### ARBEITSAUFTRAG 1:
Schreibe den Abschnitt des Textes zur Kita-Reform neu, der mit den Worten „Das Ziel sei“ beginnt und mit „Jahresende geplante Kita-Reform.“ endet, und setze dabei „Familienministerin“ an die Stelle von „Sozialministerin“.
### ARBEITSAUFTRAG 2:
Führe den Text über die geplante Kita-Reform ab seinem letzten Satz weiter.

### TEXT:
----------------------------------------

Das Ziel sei klar: jedes Kind im Land müsse die gleichen Chancen auf frühkindliche Bildung haben. Deshalb müsse man „das Kita-System an die Realität anpassen“. In ihrer Regierungserklärung zum Abschlussbericht der Evaluation des Kindertagesförderungsgesetzes skizzierte Sozialministerin Aminata Touré heute einen Zehn-Punkte-Plan zum weiteren Vorgehen bei der Lösung der Finanzierungs- und Fachkräfte-Problematik – quasi ein erster Aufschlag für die zum Jahresende geplante Kita-Reform.
So werde unter anderem auf eine Erhöhung der Elternbeiträge verzichtet, die Finanzierungslücke von 120 Millionen Euro soll von Land und Kommunen in gleichen Teilen getragen werden und durch eine Änderung des Betreuungsschlüssels für einen flexibleren Einsatz des Personals wird eine Linderung des Mangels an Fachkräften angestrebt. Über Bürokratieabbau und eine Reduzierung der Standards sollen Kosten eingespart werden, das vorhandene Finanzierungssystem werde beibehalten. Dies sei ein wichtiger Schritt zu einem verlässlicheren Kita-System nach dem Motto: „Weniger Kontrolle, mehr Vertrauen“, so Touré.

----------------------------------------

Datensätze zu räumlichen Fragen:
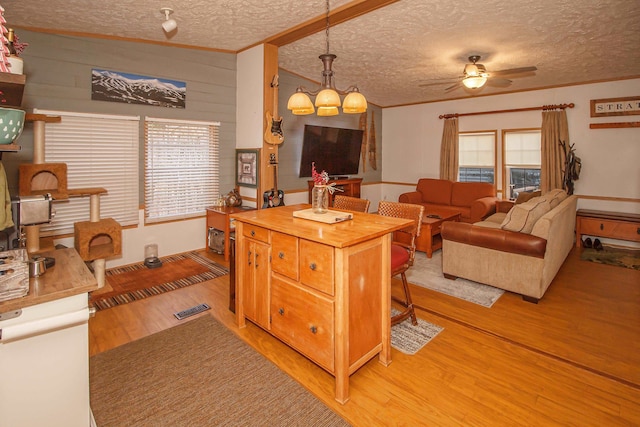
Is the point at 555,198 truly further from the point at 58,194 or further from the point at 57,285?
the point at 58,194

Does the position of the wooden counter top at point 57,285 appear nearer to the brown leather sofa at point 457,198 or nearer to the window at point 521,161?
the brown leather sofa at point 457,198

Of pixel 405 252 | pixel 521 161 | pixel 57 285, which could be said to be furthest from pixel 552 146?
pixel 57 285

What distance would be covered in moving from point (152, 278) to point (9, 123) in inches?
112

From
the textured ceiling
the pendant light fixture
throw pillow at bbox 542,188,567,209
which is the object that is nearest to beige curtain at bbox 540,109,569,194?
the textured ceiling

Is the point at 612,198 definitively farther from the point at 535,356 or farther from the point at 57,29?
the point at 57,29

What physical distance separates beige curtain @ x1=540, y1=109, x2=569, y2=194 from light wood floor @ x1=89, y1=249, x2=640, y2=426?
8.69ft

----------------------------------------

### ENDGÜLTIGE ANTWORT 1:
Das Ziel sei klar: jedes Kind im Land müsse die gleichen Chancen auf frühkindliche Bildung haben. Deshalb müsse man „das Kita-System an die Realität anpassen“. In ihrer Regierungserklärung zum Abschlussbericht der Evaluation des Kindertagesförderungsgesetzes skizzierte Familienministerin Aminata Touré heute einen Zehn-Punkte-Plan zum weiteren Vorgehen bei der Lösung der Finanzierungs- und Fachkräfte-Problematik – quasi ein erster Aufschlag für die zum Jahresende geplante Kita-Reform.

### ENDGÜLTIGE ANTWORT 2:
In der Aussprache zu der Regierungserklärung lobte Christian Dirschauer (SSW) zunächst prinzipiell die angestrebte Kita-Reform. Aber das Kita-System funktioniere nicht so, „wie wir Eltern es uns wünschen“. Kurzfristige Ausfälle von Personal und Schließungen seien weiterhin gängig und nicht akzeptabel. „Die Kita-Beiträge werden nicht weiter gesenkt, das Versprechen halten sie nicht ein“, monierte Dirschauer zudem. Die Haltung des SSW sei in der Langfristperspektive eine kostenfreie Bildung von der Kita bis zum Studium für alle Menschen im Land, unabhängig von finanzieller Lage.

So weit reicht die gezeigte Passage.